● Problem details:
The reply is to be an exact repetition of the entries that follow, with each picture left out.

[Short web captions]
......

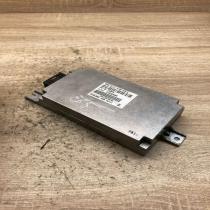 6941972 01000230B8  Voice control module BMW 7 E65 E66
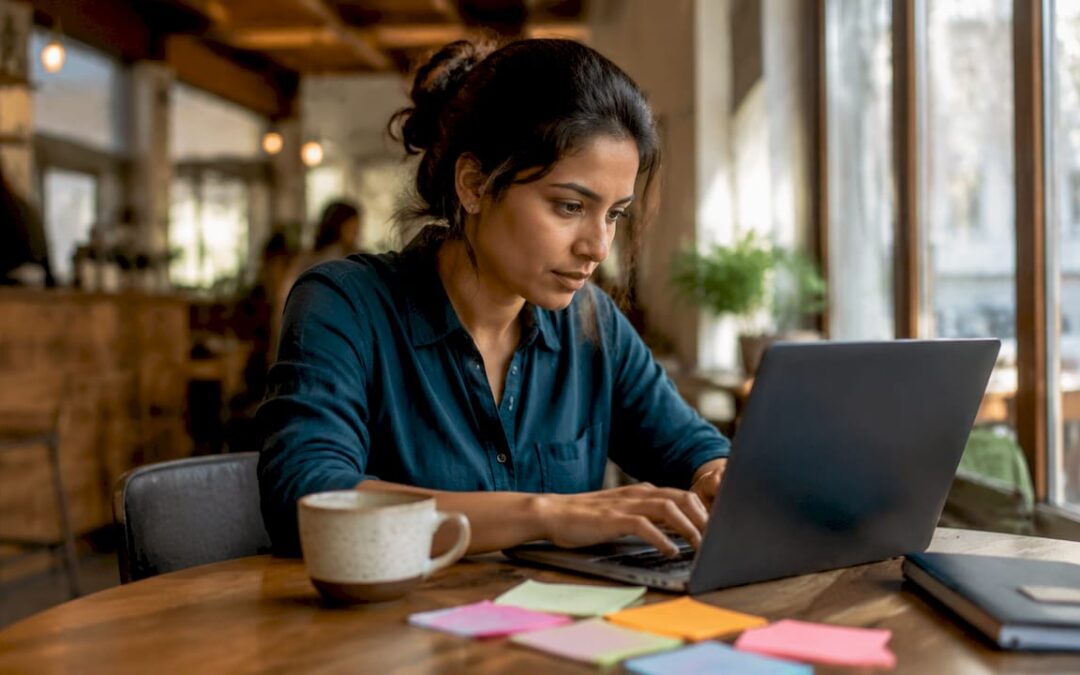 Why WordPress Suits Small Businesses: 2026 Guide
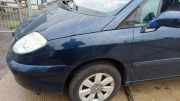 Kotflügel links vorne Citroen C8 E 7840L3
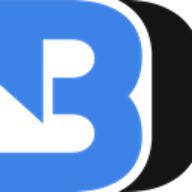 BetterDiscord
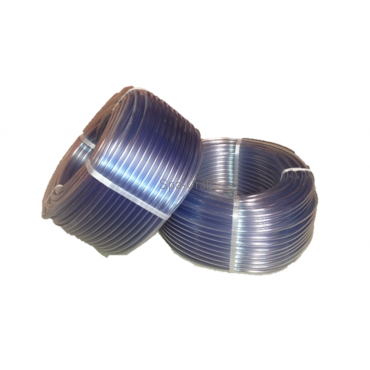 9mm Air Hose - The Spa Shop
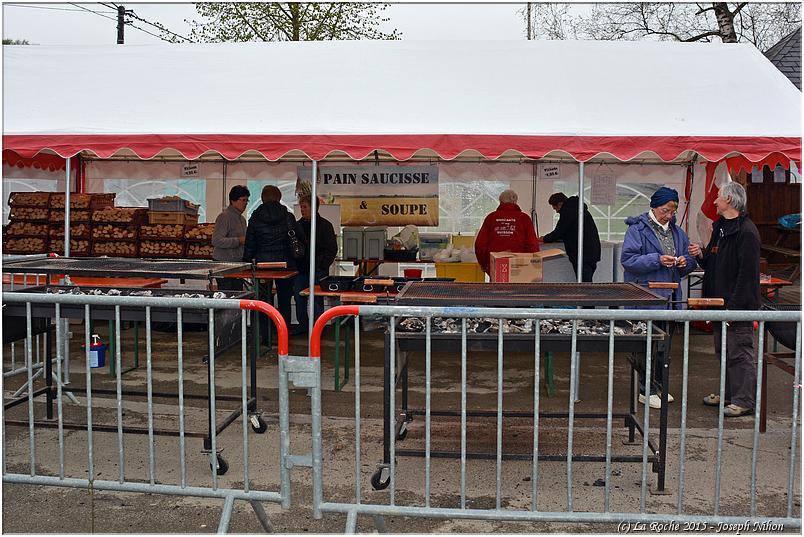 brocante_buisson_2015 (7)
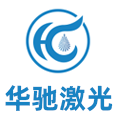上海中管建設(shè)工程有限公司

......

● Reply to the task:
 6941972 01000230B8  Voice control module BMW 7 E65 E66
 Why WordPress Suits Small Businesses: 2026 Guide
 Kotflügel links vorne Citroen C8 E 7840L3
 BetterDiscord
 9mm Air Hose - The Spa Shop
 brocante_buisson_2015 (7)
上海中管建設(shè)工程有限公司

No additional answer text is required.